Похороны Константина Симонова в этом отношении мало чем отличались от других таких же государственных мероприятий. По чину ему полагалось Новодевичье кладбище со строго определенной церемонией. В своем завещании, однако, поэт просил положить его прах рядом с могилой матери на Немецком кладбище. Не позволили. Все должно делаться так, чтобы исключить любые кривотолки: верному солдату полагается над могилой залп из винтовок и залп речей.
И в газетных статьях тоже не должно быть никаких отклонений. «Он вошел в зал Политехнического, скинул пропахшую порохом, на фронтовых дорогах запыленную шинель и поднялся на трибуну — молодой, красивый и необычайно суровый», — так по стандартам эпохи пишет об одной из встреч с Симоновым в военные годы Эдуардас Межелайтис. В этом описании нет человека, есть памятник. Что и требуется.
Интересно, что при жизни именно Константину Симонову поручали проводить в Союзе писателей подобные операции. Он хоронил Паустовского, Эренбурга, Александра Бека и многих других и всегда блистательно лавировал между возникающими подводными камнями. В симоновских речах Константин Паустовский, подписавший в последние годы жизни немало адресованных властям писем-протестов, превращался в чистого художника, творца буколических акварелей. А жизненный путь Ильи Эренбурга, наоборот, невероятным образом распрямлялся, становился неправдоподобно чистым и гладким.

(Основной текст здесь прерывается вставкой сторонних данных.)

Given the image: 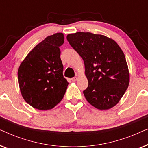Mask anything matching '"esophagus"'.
<instances>
[{
	"instance_id": "34e87169",
	"label": "esophagus",
	"mask_w": 148,
	"mask_h": 148,
	"mask_svg": "<svg viewBox=\"0 0 148 148\" xmlns=\"http://www.w3.org/2000/svg\"><path fill=\"white\" fill-rule=\"evenodd\" d=\"M77 79V77H73L72 79H71V80H72V82H75V81Z\"/></svg>"
}]
</instances>
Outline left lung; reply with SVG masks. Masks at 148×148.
Returning a JSON list of instances; mask_svg holds the SVG:
<instances>
[{"instance_id":"1","label":"left lung","mask_w":148,"mask_h":148,"mask_svg":"<svg viewBox=\"0 0 148 148\" xmlns=\"http://www.w3.org/2000/svg\"><path fill=\"white\" fill-rule=\"evenodd\" d=\"M70 45L83 58L88 87L84 91L95 108L114 106L126 92L129 73L125 54L114 40L90 32L68 34Z\"/></svg>"}]
</instances>
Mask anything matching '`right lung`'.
Returning a JSON list of instances; mask_svg holds the SVG:
<instances>
[{
  "label": "right lung",
  "mask_w": 148,
  "mask_h": 148,
  "mask_svg": "<svg viewBox=\"0 0 148 148\" xmlns=\"http://www.w3.org/2000/svg\"><path fill=\"white\" fill-rule=\"evenodd\" d=\"M64 36H48L33 48L20 64L18 80L25 102L45 110L54 108L63 98L69 83L63 77L59 47Z\"/></svg>",
  "instance_id": "right-lung-1"
}]
</instances>
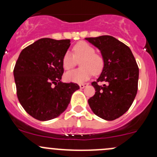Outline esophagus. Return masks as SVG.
<instances>
[{
    "mask_svg": "<svg viewBox=\"0 0 157 157\" xmlns=\"http://www.w3.org/2000/svg\"><path fill=\"white\" fill-rule=\"evenodd\" d=\"M87 86V83H80V89H83L85 86Z\"/></svg>",
    "mask_w": 157,
    "mask_h": 157,
    "instance_id": "34e87169",
    "label": "esophagus"
}]
</instances>
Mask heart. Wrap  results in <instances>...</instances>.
I'll use <instances>...</instances> for the list:
<instances>
[{
    "label": "heart",
    "instance_id": "b5f03b06",
    "mask_svg": "<svg viewBox=\"0 0 157 157\" xmlns=\"http://www.w3.org/2000/svg\"><path fill=\"white\" fill-rule=\"evenodd\" d=\"M74 54L67 51L62 58V65L65 70H70L81 60L80 66L82 68L73 70L64 75L66 80L74 83H83L91 77L93 73L98 74L104 67L102 55L96 54V49L86 42H80L74 46Z\"/></svg>",
    "mask_w": 157,
    "mask_h": 157
}]
</instances>
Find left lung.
Segmentation results:
<instances>
[{
  "mask_svg": "<svg viewBox=\"0 0 157 157\" xmlns=\"http://www.w3.org/2000/svg\"><path fill=\"white\" fill-rule=\"evenodd\" d=\"M99 49L104 67L99 78L92 83L96 93L88 99L95 115L113 121L124 115L132 105L137 92L139 68L129 47L110 36L86 38ZM98 82H105L103 86Z\"/></svg>",
  "mask_w": 157,
  "mask_h": 157,
  "instance_id": "1",
  "label": "left lung"
}]
</instances>
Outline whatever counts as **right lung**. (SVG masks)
I'll list each match as a JSON object with an SVG mask.
<instances>
[{"instance_id":"1","label":"right lung","mask_w":157,"mask_h":157,"mask_svg":"<svg viewBox=\"0 0 157 157\" xmlns=\"http://www.w3.org/2000/svg\"><path fill=\"white\" fill-rule=\"evenodd\" d=\"M70 39L43 38L22 50L13 69L17 94L26 112L39 121L59 116L80 86L61 81Z\"/></svg>"}]
</instances>
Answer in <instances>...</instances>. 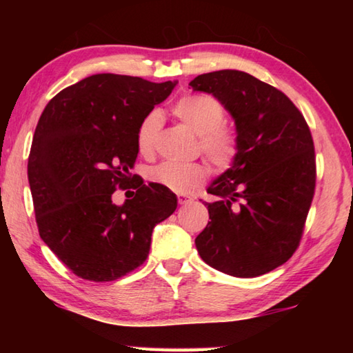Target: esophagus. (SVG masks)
Masks as SVG:
<instances>
[{
	"label": "esophagus",
	"instance_id": "obj_1",
	"mask_svg": "<svg viewBox=\"0 0 353 353\" xmlns=\"http://www.w3.org/2000/svg\"><path fill=\"white\" fill-rule=\"evenodd\" d=\"M177 201L181 205H187L193 202V198H190V196H187V194H177Z\"/></svg>",
	"mask_w": 353,
	"mask_h": 353
}]
</instances>
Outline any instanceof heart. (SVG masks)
I'll return each instance as SVG.
<instances>
[{
	"mask_svg": "<svg viewBox=\"0 0 353 353\" xmlns=\"http://www.w3.org/2000/svg\"><path fill=\"white\" fill-rule=\"evenodd\" d=\"M172 113L177 119L199 135L202 154L216 166L227 168L238 154V135L234 129L224 126V107L218 99L208 94H185L172 105ZM163 117L159 110L149 112L141 119L137 130V148L141 155H151L162 128ZM149 181L162 185L174 193H188L205 181L207 170L201 163L163 162L148 172Z\"/></svg>",
	"mask_w": 353,
	"mask_h": 353,
	"instance_id": "obj_1",
	"label": "heart"
}]
</instances>
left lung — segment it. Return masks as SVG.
<instances>
[{"label":"left lung","mask_w":353,"mask_h":353,"mask_svg":"<svg viewBox=\"0 0 353 353\" xmlns=\"http://www.w3.org/2000/svg\"><path fill=\"white\" fill-rule=\"evenodd\" d=\"M194 92L213 94L235 121L238 154L210 183V219L196 236L208 266L256 277L296 252L316 183L314 145L305 118L285 93L238 70L194 77Z\"/></svg>","instance_id":"8db88e82"}]
</instances>
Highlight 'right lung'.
I'll list each match as a JSON object with an SVG mask.
<instances>
[{
    "mask_svg": "<svg viewBox=\"0 0 353 353\" xmlns=\"http://www.w3.org/2000/svg\"><path fill=\"white\" fill-rule=\"evenodd\" d=\"M174 82L93 74L59 92L35 128L28 179L39 234L77 277L112 282L145 263L154 227L171 216L177 198L137 179L132 200L111 202L139 154L137 130Z\"/></svg>",
    "mask_w": 353,
    "mask_h": 353,
    "instance_id": "right-lung-1",
    "label": "right lung"
}]
</instances>
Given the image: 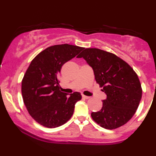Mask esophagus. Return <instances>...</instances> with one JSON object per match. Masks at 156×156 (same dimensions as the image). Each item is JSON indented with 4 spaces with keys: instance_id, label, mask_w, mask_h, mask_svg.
Returning a JSON list of instances; mask_svg holds the SVG:
<instances>
[{
    "instance_id": "1",
    "label": "esophagus",
    "mask_w": 156,
    "mask_h": 156,
    "mask_svg": "<svg viewBox=\"0 0 156 156\" xmlns=\"http://www.w3.org/2000/svg\"><path fill=\"white\" fill-rule=\"evenodd\" d=\"M82 98H83V99H89V98H90V97H89V96H85V95H82Z\"/></svg>"
}]
</instances>
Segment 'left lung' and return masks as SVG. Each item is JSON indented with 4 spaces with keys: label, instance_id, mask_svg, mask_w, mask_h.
Listing matches in <instances>:
<instances>
[{
    "label": "left lung",
    "instance_id": "1",
    "mask_svg": "<svg viewBox=\"0 0 156 156\" xmlns=\"http://www.w3.org/2000/svg\"><path fill=\"white\" fill-rule=\"evenodd\" d=\"M83 58L93 69L96 82L106 99L98 112L91 114L95 122L105 129H115L131 119L140 103L142 89L136 73L115 54L98 48H86Z\"/></svg>",
    "mask_w": 156,
    "mask_h": 156
}]
</instances>
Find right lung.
<instances>
[{
  "mask_svg": "<svg viewBox=\"0 0 156 156\" xmlns=\"http://www.w3.org/2000/svg\"><path fill=\"white\" fill-rule=\"evenodd\" d=\"M83 49L72 44H56L46 48L31 61L23 78L21 91L27 110L39 124L56 128L72 117L81 95L76 92L67 96L61 92L58 76L63 64Z\"/></svg>",
  "mask_w": 156,
  "mask_h": 156,
  "instance_id": "add662e5",
  "label": "right lung"
}]
</instances>
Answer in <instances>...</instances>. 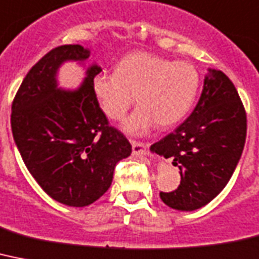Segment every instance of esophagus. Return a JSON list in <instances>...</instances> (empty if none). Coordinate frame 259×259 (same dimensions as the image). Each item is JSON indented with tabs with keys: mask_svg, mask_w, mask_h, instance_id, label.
I'll list each match as a JSON object with an SVG mask.
<instances>
[{
	"mask_svg": "<svg viewBox=\"0 0 259 259\" xmlns=\"http://www.w3.org/2000/svg\"><path fill=\"white\" fill-rule=\"evenodd\" d=\"M132 142V150H133V154L137 157H141V155H146V146L142 142H137V141H130Z\"/></svg>",
	"mask_w": 259,
	"mask_h": 259,
	"instance_id": "obj_1",
	"label": "esophagus"
}]
</instances>
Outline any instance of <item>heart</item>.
Returning <instances> with one entry per match:
<instances>
[{
    "mask_svg": "<svg viewBox=\"0 0 259 259\" xmlns=\"http://www.w3.org/2000/svg\"><path fill=\"white\" fill-rule=\"evenodd\" d=\"M92 86L101 110L110 119L121 118L137 97L141 106L123 119L122 129L142 136L155 123L166 129L188 114L198 93L199 74L190 62L140 52L123 57L114 73L94 75Z\"/></svg>",
    "mask_w": 259,
    "mask_h": 259,
    "instance_id": "heart-1",
    "label": "heart"
}]
</instances>
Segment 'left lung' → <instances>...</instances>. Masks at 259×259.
I'll return each mask as SVG.
<instances>
[{
  "label": "left lung",
  "mask_w": 259,
  "mask_h": 259,
  "mask_svg": "<svg viewBox=\"0 0 259 259\" xmlns=\"http://www.w3.org/2000/svg\"><path fill=\"white\" fill-rule=\"evenodd\" d=\"M245 140L246 113L238 92L225 73L207 69L193 113L173 133L150 146L180 169V186L159 193L163 203L193 211L213 201L232 178Z\"/></svg>",
  "instance_id": "obj_1"
}]
</instances>
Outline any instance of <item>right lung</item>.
<instances>
[{
  "mask_svg": "<svg viewBox=\"0 0 259 259\" xmlns=\"http://www.w3.org/2000/svg\"><path fill=\"white\" fill-rule=\"evenodd\" d=\"M90 50L64 45L50 50L29 70L12 105L14 142L37 184L57 202L83 207L110 188L115 165L132 145L109 126L93 93L100 65L86 68L77 89H62L57 74L65 62L85 66Z\"/></svg>",
  "mask_w": 259,
  "mask_h": 259,
  "instance_id": "1",
  "label": "right lung"
}]
</instances>
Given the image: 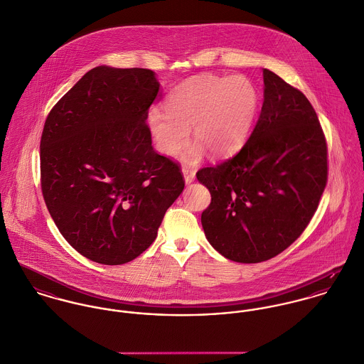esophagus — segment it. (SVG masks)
Wrapping results in <instances>:
<instances>
[{
    "mask_svg": "<svg viewBox=\"0 0 364 364\" xmlns=\"http://www.w3.org/2000/svg\"><path fill=\"white\" fill-rule=\"evenodd\" d=\"M183 176H184L186 184H191V183L196 180V170H194V168L184 167V168H183Z\"/></svg>",
    "mask_w": 364,
    "mask_h": 364,
    "instance_id": "34e87169",
    "label": "esophagus"
}]
</instances>
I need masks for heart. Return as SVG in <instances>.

Думаю, что Симонов любил выполнять эти деликатные поручения. Похороны знаменитых коллег помогали наращивать общественный авторитет. Талантливый Александр Бек чуть ли не десять лет пытался опубликовать свой роман «Последнее назначение». Он умер, так и не увидев книгу напечатанной. Скрыть на его похоронах этот факт было невозможно: роман ходил по рукам, его многие читали. Симонов правильно оценил обстановку: почти всю свою речь он посвятил этой замечательной, как он сказал, книге. «Спи спокойно, дорогой Александр Альфредович, — патетически воскликнул он, стоя у гроба Бека в Дубовом зале ЦДЛ, — мы издадим твой труд, чего бы нам это ни стоило!» Издавать разоблачительное произведение из жизни высших сталинских чиновников никто в Советском Союзе, конечно, не собирался, но Симонов после похорон оказался именинником. Его благодарили, ему пожимали руку, его авторитет вновь подскочил на несколько пунктов. А неизданный роман Бека ушел за границу и был в 1971 году издан в «Посеве»...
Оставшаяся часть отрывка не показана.